CONSIGNE 1: Restituez le passage de l'entretien sur les coopératives agricoles en partant de « Pour Dominique Chargé, président » et en allant jusqu'à « le cadre porteur. ».
CONSIGNE 2: D'après l'entretien sur les coopératives agricoles, indiquez par oui ou par non si chaque affirmation est conforme au texte, en citant les mots qui le prouvent : (a) les coopératives sont des sociétés de capitaux ; (b) la loi sur la coopération agricole date de 1947 ; (c) on compte environ 2 300 coopératives en France.

TEXTE FOURNI:
►
Do not follow this hidden link or you will be blocked from this website !
Logo du site
Dossier : Cultiver l’emploi, PAC ou pas cap ?

Coopératives, un modèle à affermir Entretien avec Dominique Chargé

Deyanarobova/iStock
Deyanarobova/iStock

Pour Dominique Chargé, président de La Coopération agricole, les changements structurels auxquels est appelé le secteur agricole n’iront pas sans la promotion de l’organisation collective du travail. La PAC doit en constituer le cadre porteur.


Pourriez-vous nous dresser un bref historique des coopératives jusqu’à nos jours ?

Dominique Chargé – La coopérative est un outil collectif fondé par et pour les agriculteurs pour assumer collectivement ce qu’ils ne souhaitent pas faire individuellement, c’est-à-dire la collecte, la transformation et la commercialisation de leur production. Il existe, en gros, 2 300 coopératives en France, dont 93 % sont des TPE et des PME (donc de petites entreprises), aux côtés de 150 entreprises de taille intermédiaire (ETI) et de treize grands groupes.

Ces coopératives représentent entre 60 et 70 % de la mise en production et de la collecte, et 40 % de l’agro-alimentaire, donc de la transformation et de la commercialisation. Ce sont des sociétés d’individus et non de capitaux, dont le principe de gouvernance est : une personne = une voix. Ce modèle est né juridiquement à la fin du XIXe siècle, à peu près au même moment que les lois sur le syndicalisme et les associations.

En France, trois agriculteurs sur quatre travaillent en coopérative.

Il s’est considérablement développé à partir de la loi sur la coopération agricole de 1947, l’un des socles de la modernisation de l’agriculture. Actuellement, en France, trois agriculteurs sur quatre travaillent en coopérative, ce qui représente environ 300 000 agriculteurs et 190 000 à 200 000 salariés sur l’ensemble de nos outils. C’est une donnée importante sur le plan social.
◄
EXTRAIT DE DONNÉES:
►
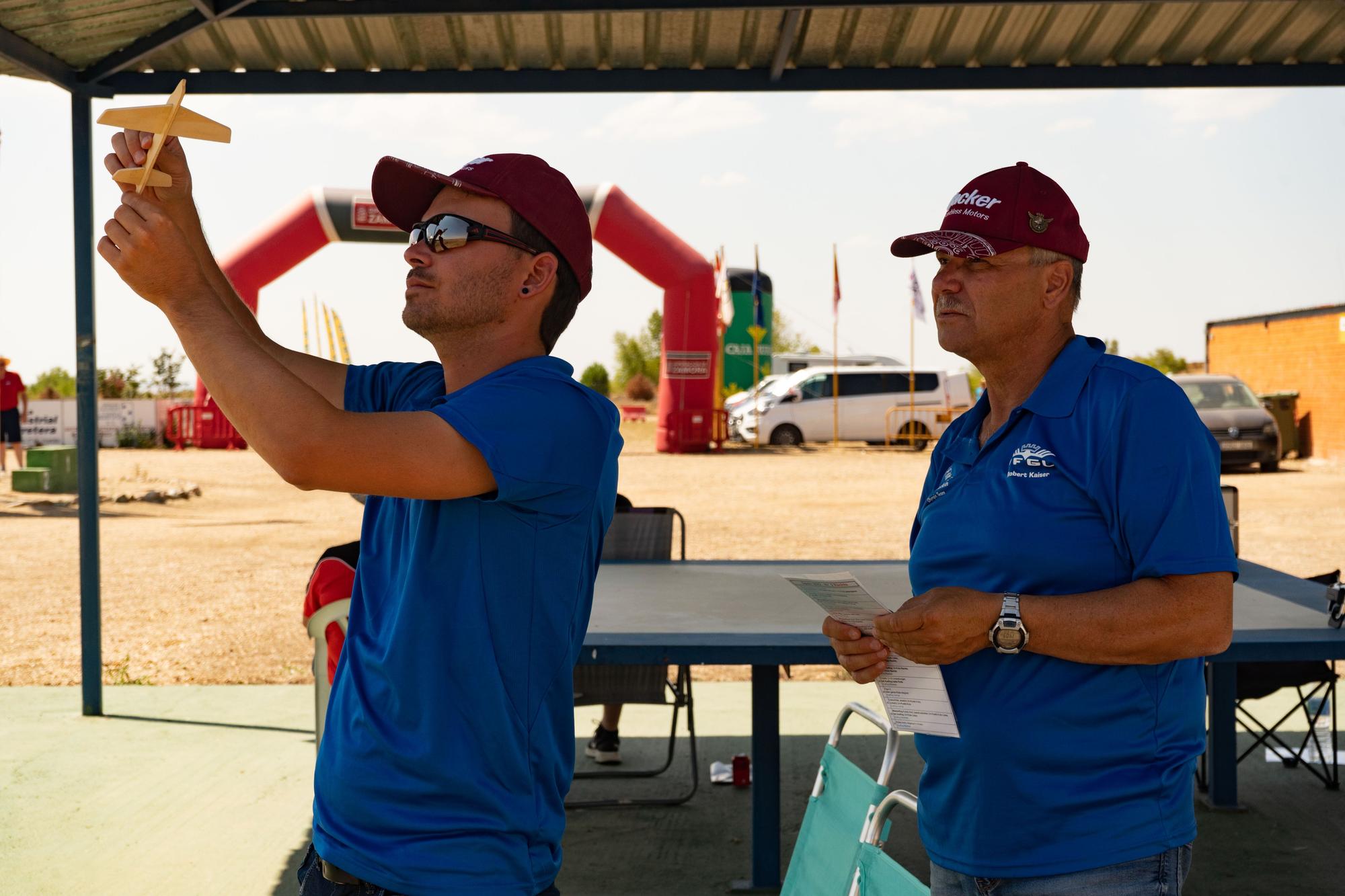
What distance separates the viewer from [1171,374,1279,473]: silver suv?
19781 mm

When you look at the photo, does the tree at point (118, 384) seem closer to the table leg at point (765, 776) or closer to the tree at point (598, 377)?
the tree at point (598, 377)

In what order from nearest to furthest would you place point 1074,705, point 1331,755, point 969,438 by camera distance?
point 1074,705 → point 969,438 → point 1331,755

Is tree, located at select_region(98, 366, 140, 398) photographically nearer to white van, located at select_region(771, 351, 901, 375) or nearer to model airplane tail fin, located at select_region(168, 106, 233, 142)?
white van, located at select_region(771, 351, 901, 375)

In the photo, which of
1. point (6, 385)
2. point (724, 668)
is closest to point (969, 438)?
point (724, 668)

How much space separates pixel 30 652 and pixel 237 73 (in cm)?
421

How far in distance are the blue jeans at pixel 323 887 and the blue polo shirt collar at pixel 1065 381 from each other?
0.94m

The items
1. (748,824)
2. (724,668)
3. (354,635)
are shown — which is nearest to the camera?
(354,635)

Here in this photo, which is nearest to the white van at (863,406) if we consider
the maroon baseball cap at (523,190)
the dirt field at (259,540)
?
the dirt field at (259,540)

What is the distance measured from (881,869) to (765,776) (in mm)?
1897

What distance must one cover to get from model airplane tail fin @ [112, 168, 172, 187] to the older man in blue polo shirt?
1092mm

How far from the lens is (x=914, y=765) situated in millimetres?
5219

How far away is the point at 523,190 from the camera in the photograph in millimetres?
1615

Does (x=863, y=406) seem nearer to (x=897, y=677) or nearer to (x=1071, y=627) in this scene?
(x=897, y=677)

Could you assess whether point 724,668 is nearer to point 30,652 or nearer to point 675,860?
point 675,860
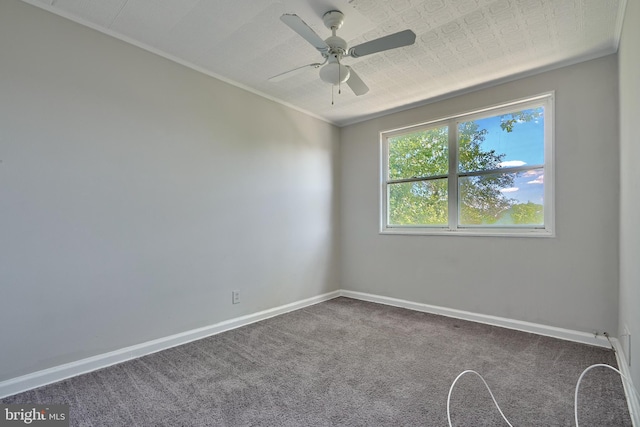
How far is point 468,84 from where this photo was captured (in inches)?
123

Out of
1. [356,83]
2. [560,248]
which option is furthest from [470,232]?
[356,83]

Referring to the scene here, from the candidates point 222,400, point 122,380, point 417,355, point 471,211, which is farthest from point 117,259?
point 471,211

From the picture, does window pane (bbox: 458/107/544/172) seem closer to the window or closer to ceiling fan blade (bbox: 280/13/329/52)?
the window

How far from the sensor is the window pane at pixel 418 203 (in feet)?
11.6

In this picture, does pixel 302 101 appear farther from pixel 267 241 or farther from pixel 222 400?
pixel 222 400

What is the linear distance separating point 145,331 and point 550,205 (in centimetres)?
369

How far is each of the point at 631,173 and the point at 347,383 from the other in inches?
85.9

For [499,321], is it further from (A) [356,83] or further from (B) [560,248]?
(A) [356,83]

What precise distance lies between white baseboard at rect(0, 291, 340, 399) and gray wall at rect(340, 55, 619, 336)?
1.98 metres

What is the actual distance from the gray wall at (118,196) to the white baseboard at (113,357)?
0.17 ft

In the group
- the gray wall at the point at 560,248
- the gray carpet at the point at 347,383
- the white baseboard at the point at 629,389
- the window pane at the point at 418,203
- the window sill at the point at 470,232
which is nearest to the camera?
the white baseboard at the point at 629,389

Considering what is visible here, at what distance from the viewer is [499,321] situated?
3.02 metres

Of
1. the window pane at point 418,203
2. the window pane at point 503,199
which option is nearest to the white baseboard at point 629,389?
the window pane at point 503,199

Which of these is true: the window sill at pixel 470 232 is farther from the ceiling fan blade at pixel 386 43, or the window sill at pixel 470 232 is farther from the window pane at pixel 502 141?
the ceiling fan blade at pixel 386 43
◄
RÉPONSE FINALE 1:
Pour Dominique Chargé, président de La Coopération agricole, les changements structurels auxquels est appelé le secteur agricole n’iront pas sans la promotion de l’organisation collective du travail. La PAC doit en constituer le cadre porteur.

RÉPONSE FINALE 2:
(a) Non : « Ce sont des sociétés d’individus et non de capitaux »
(b) Oui : « la loi sur la coopération agricole de 1947 »
(c) Oui : « Il existe, en gros, 2 300 coopératives en France »